■ **Problem requirements**:
Of all the lines in the entries below, give again exactly those starting at the line containing "SAO PAULO, SP" and ending at the line containing "SUA lansează lovituri", both ends included, and no others.

■ **Information supplied**:
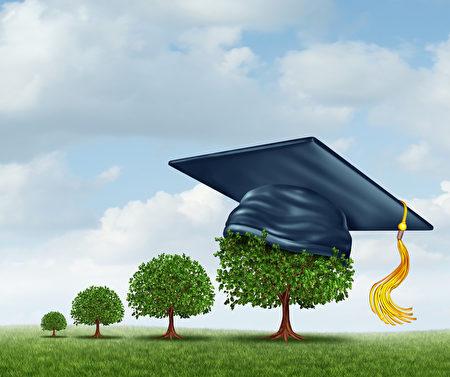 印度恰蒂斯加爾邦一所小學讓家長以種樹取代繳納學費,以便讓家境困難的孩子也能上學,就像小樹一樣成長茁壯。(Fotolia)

...

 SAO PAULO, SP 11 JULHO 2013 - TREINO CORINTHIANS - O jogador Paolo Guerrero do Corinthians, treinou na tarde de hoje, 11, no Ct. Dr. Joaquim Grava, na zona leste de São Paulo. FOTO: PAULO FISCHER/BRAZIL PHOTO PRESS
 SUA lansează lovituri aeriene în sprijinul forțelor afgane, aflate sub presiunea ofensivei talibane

■ **Written answer**:
 SAO PAULO, SP 11 JULHO 2013 - TREINO CORINTHIANS - O jogador Paolo Guerrero do Corinthians, treinou na tarde de hoje, 11, no Ct. Dr. Joaquim Grava, na zona leste de São Paulo. FOTO: PAULO FISCHER/BRAZIL PHOTO PRESS
 SUA lansează lovituri aeriene în sprijinul forțelor afgane, aflate sub presiunea ofensivei talibane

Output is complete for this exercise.